New Telegraph

CBN earns N1.38bn from BDCs’ license renewal fees

The Central Bank of Nigeria (CBN) raked in a total of N1.38 billion from Bureaux De Change’ (BDCs) annual license renewal fees for this year, New Telegraph’s findings show. Statutorily, every BDC is expected pay an annual license renewal fee of N250,000 by the end of January each year.

 

Thus, with latest data obtained from the CBN showing that the total number of BDCs in the country stood at 5,530 as at the end of October 2020, it means that the apex bank earned about N1.38 billion in BDCs’ annual license renewal fees for 2021. The figure is N92.5 million more than the N1.29 billion that the CBN made from the same process in the previous year.

 

There was speculation in some quarters that the tough business environment, occasioned by the coronavirus (COVID-19) pandemic, would make the regulator to extend the January 31 deadline for payment of the license renewal fee.

 

For instance, the CBN had, between late March and early September last year, suspended the sales of foreign exchange to BDCs due to the Federal Government’s suspension of international flights and other measures aimed at reducing person-to-person  contact and curbing the transmission of the virus.

 

A Lagos-based BDC operator, who did not want to named, however, told New Telegraphthat most BDCs had promptly paid the license renewal fee as they did not want the apex bank to penalize them.

 

He said: “Most of us (BDCs) have paid the license renewal fee.

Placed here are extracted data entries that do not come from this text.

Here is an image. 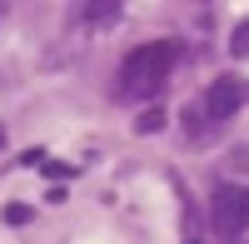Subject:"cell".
Segmentation results:
<instances>
[{
	"label": "cell",
	"instance_id": "6da1fadb",
	"mask_svg": "<svg viewBox=\"0 0 249 244\" xmlns=\"http://www.w3.org/2000/svg\"><path fill=\"white\" fill-rule=\"evenodd\" d=\"M179 45L175 40H155V45H140L124 55V65H120V80H115V95L120 100H155L160 85L170 80V70L179 65Z\"/></svg>",
	"mask_w": 249,
	"mask_h": 244
},
{
	"label": "cell",
	"instance_id": "7a4b0ae2",
	"mask_svg": "<svg viewBox=\"0 0 249 244\" xmlns=\"http://www.w3.org/2000/svg\"><path fill=\"white\" fill-rule=\"evenodd\" d=\"M210 219L219 234H244L249 229V185H219L210 199Z\"/></svg>",
	"mask_w": 249,
	"mask_h": 244
},
{
	"label": "cell",
	"instance_id": "3957f363",
	"mask_svg": "<svg viewBox=\"0 0 249 244\" xmlns=\"http://www.w3.org/2000/svg\"><path fill=\"white\" fill-rule=\"evenodd\" d=\"M244 100H249V80H239V75H219L214 85L204 90V115H210V120H230V115L244 110Z\"/></svg>",
	"mask_w": 249,
	"mask_h": 244
},
{
	"label": "cell",
	"instance_id": "277c9868",
	"mask_svg": "<svg viewBox=\"0 0 249 244\" xmlns=\"http://www.w3.org/2000/svg\"><path fill=\"white\" fill-rule=\"evenodd\" d=\"M85 15H90V25H120V5H115V0H110V5H85Z\"/></svg>",
	"mask_w": 249,
	"mask_h": 244
},
{
	"label": "cell",
	"instance_id": "5b68a950",
	"mask_svg": "<svg viewBox=\"0 0 249 244\" xmlns=\"http://www.w3.org/2000/svg\"><path fill=\"white\" fill-rule=\"evenodd\" d=\"M230 55L234 60H249V20H239L234 35H230Z\"/></svg>",
	"mask_w": 249,
	"mask_h": 244
},
{
	"label": "cell",
	"instance_id": "8992f818",
	"mask_svg": "<svg viewBox=\"0 0 249 244\" xmlns=\"http://www.w3.org/2000/svg\"><path fill=\"white\" fill-rule=\"evenodd\" d=\"M160 125H164V115H160V110H140V120H135V130H140V135H155Z\"/></svg>",
	"mask_w": 249,
	"mask_h": 244
},
{
	"label": "cell",
	"instance_id": "52a82bcc",
	"mask_svg": "<svg viewBox=\"0 0 249 244\" xmlns=\"http://www.w3.org/2000/svg\"><path fill=\"white\" fill-rule=\"evenodd\" d=\"M30 219H35V214H30V205H5V225H15V229H20V225H30Z\"/></svg>",
	"mask_w": 249,
	"mask_h": 244
},
{
	"label": "cell",
	"instance_id": "ba28073f",
	"mask_svg": "<svg viewBox=\"0 0 249 244\" xmlns=\"http://www.w3.org/2000/svg\"><path fill=\"white\" fill-rule=\"evenodd\" d=\"M0 145H5V125H0Z\"/></svg>",
	"mask_w": 249,
	"mask_h": 244
}]
</instances>
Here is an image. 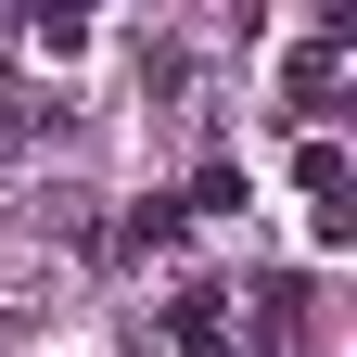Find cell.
I'll use <instances>...</instances> for the list:
<instances>
[{
	"label": "cell",
	"instance_id": "1",
	"mask_svg": "<svg viewBox=\"0 0 357 357\" xmlns=\"http://www.w3.org/2000/svg\"><path fill=\"white\" fill-rule=\"evenodd\" d=\"M166 344H178V357H230V294H204V281H192V294L166 306Z\"/></svg>",
	"mask_w": 357,
	"mask_h": 357
},
{
	"label": "cell",
	"instance_id": "2",
	"mask_svg": "<svg viewBox=\"0 0 357 357\" xmlns=\"http://www.w3.org/2000/svg\"><path fill=\"white\" fill-rule=\"evenodd\" d=\"M178 243H192V217H178L166 192H153V204H128V217H115V255H178Z\"/></svg>",
	"mask_w": 357,
	"mask_h": 357
},
{
	"label": "cell",
	"instance_id": "3",
	"mask_svg": "<svg viewBox=\"0 0 357 357\" xmlns=\"http://www.w3.org/2000/svg\"><path fill=\"white\" fill-rule=\"evenodd\" d=\"M294 178H306V192L332 204V192H344V141H306V153H294Z\"/></svg>",
	"mask_w": 357,
	"mask_h": 357
},
{
	"label": "cell",
	"instance_id": "4",
	"mask_svg": "<svg viewBox=\"0 0 357 357\" xmlns=\"http://www.w3.org/2000/svg\"><path fill=\"white\" fill-rule=\"evenodd\" d=\"M13 153H26V115H13V102H0V166H13Z\"/></svg>",
	"mask_w": 357,
	"mask_h": 357
},
{
	"label": "cell",
	"instance_id": "5",
	"mask_svg": "<svg viewBox=\"0 0 357 357\" xmlns=\"http://www.w3.org/2000/svg\"><path fill=\"white\" fill-rule=\"evenodd\" d=\"M0 357H26V319H13V306H0Z\"/></svg>",
	"mask_w": 357,
	"mask_h": 357
}]
</instances>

Apart from the fact that the fee is statutory, the CBN has in recent months turned up the heat on BDCs in order to ensure full compliance with its forex regulations.”

 

In June 2014, the regulator announced new requirements for BDCs that it said were part of measures to ensure exchange rate stability and curb unethical practices in the sub-sector.

 

The requirements included new minimum capital requirement of N35 million for operators; a mandatory cautionary deposit of N35 million; an application fee of N100,000; licensing fee of N1 million and annual license renewal fee of N250,000.

 

However, in 2016, the apex bank refunded operators the mandatory cautionary deposit of N35 million, but retained the N1 million and N250,000 licensing fee and annual renewal fees respectively paid by each of the BDCs.

 

Although the CBN said at the time that it introduced the new licensing regime in order to address the: “Depletion of the country’s foreign reserves, in view of the unusually large number of BDCs,” the number of the forex dealing firms has been on a steady increase since then.

 

New Telegraph’s analysis of CBN data, for instance, shows that from the about 3,000 that were licensed by the regulator in early 2015, the number of the BDCs increased by over 2,530 to 5,530 at the end of October last year.

 

Financial analysts point out that the CBN has continued to license BDCs because the operators’ sale of forex for Personal Travel Allowance (PTA) and Business Travel Allowance (BTA), enable it to deepen forex liquidity in the retail end of the market.

 

In fact, in its H1 2020 Economic Report, the apex bank stated that: “The number of licensed BDCs increased to 5,300 at end- June 2020, compared with 5,164 at end December 2019. The increased licensing reflected the desire of the bank to deepen foreign liquidity, especially in the retail end of the market.”

 

However, while the CBN’s capacity to maintain regular dollar sales to authorised dealers, including licensed BDC operators, plays a critical role in ensuring exchange rate stability in the country, analysts note that the sharp drop in the price of oil – the commodity that accounts for about 90 per cent of the country’s export earnings – coupled with the COVID-19 crisis, resulted in a decline in external reserves, thus forcing the apex bank to scale down the amounts it injected into the forex market to defend the naira in 2020.

 

Indeed, New Telegraph reported in December that the CBN sold foreign exchange amounting to $3.96 billion to the BDC segment of the foreign exchange market between January and September last year, as against the $10.42 billion it sold to the same segment of the forex market in the corresponding period of 2019.